Saved entries
——
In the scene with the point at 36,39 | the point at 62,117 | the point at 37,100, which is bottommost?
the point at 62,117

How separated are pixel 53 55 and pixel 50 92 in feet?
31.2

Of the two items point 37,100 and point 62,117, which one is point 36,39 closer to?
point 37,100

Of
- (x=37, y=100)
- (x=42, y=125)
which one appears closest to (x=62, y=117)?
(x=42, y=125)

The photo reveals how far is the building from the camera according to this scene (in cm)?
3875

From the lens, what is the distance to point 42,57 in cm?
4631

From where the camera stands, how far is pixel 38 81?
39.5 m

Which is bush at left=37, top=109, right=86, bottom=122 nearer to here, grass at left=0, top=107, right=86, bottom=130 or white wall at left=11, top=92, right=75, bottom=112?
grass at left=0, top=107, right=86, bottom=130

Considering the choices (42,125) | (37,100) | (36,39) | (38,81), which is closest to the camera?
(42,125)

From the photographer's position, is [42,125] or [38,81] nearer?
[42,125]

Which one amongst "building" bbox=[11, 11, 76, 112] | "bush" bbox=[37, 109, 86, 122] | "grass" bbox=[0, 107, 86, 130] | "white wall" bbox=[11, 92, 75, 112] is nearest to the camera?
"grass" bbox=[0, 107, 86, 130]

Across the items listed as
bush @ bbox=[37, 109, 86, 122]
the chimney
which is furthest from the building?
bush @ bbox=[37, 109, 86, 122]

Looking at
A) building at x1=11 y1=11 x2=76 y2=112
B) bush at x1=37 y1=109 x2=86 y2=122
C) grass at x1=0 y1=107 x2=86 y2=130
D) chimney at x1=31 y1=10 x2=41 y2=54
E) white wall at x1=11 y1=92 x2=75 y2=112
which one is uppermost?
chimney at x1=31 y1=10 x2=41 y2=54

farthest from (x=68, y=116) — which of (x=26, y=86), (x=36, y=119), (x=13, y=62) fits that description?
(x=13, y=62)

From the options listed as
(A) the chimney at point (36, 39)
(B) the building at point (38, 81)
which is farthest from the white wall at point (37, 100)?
——
Every line from the one containing "The photo reveals" through the last line of the entries must be written out verbatim, and no other line.

-- Exercise response --
The photo reveals how far is the building from the camera according to this scene (in cm)?
3875

From the lens, what is the distance to point 42,57 in cm?
4631

From where the camera stands, how far is pixel 38 81?
39.5 m

Which is bush at left=37, top=109, right=86, bottom=122 nearer to here, grass at left=0, top=107, right=86, bottom=130 or white wall at left=11, top=92, right=75, bottom=112?
grass at left=0, top=107, right=86, bottom=130

Considering the choices (42,125) | (37,100) | (36,39) | (38,81), which is closest to the camera?
(42,125)

From the photographer's position, is [42,125] or [38,81] nearer?
[42,125]

Which one amongst "building" bbox=[11, 11, 76, 112] | "bush" bbox=[37, 109, 86, 122] | "grass" bbox=[0, 107, 86, 130] | "white wall" bbox=[11, 92, 75, 112] is nearest to the camera?
"grass" bbox=[0, 107, 86, 130]

Across the items listed as
bush @ bbox=[37, 109, 86, 122]
the chimney
which is furthest from the building?
bush @ bbox=[37, 109, 86, 122]

Looking at
A) building at x1=11 y1=11 x2=76 y2=112
B) bush at x1=37 y1=109 x2=86 y2=122
C) grass at x1=0 y1=107 x2=86 y2=130
D) chimney at x1=31 y1=10 x2=41 y2=54
E) white wall at x1=11 y1=92 x2=75 y2=112
which one is uppermost?
chimney at x1=31 y1=10 x2=41 y2=54

farthest from (x=68, y=116) — which of (x=26, y=86), (x=36, y=119), (x=13, y=62) fits that description?
(x=13, y=62)

From the options listed as
(A) the chimney at point (36, 39)
(B) the building at point (38, 81)
which is farthest from the white wall at point (37, 100)?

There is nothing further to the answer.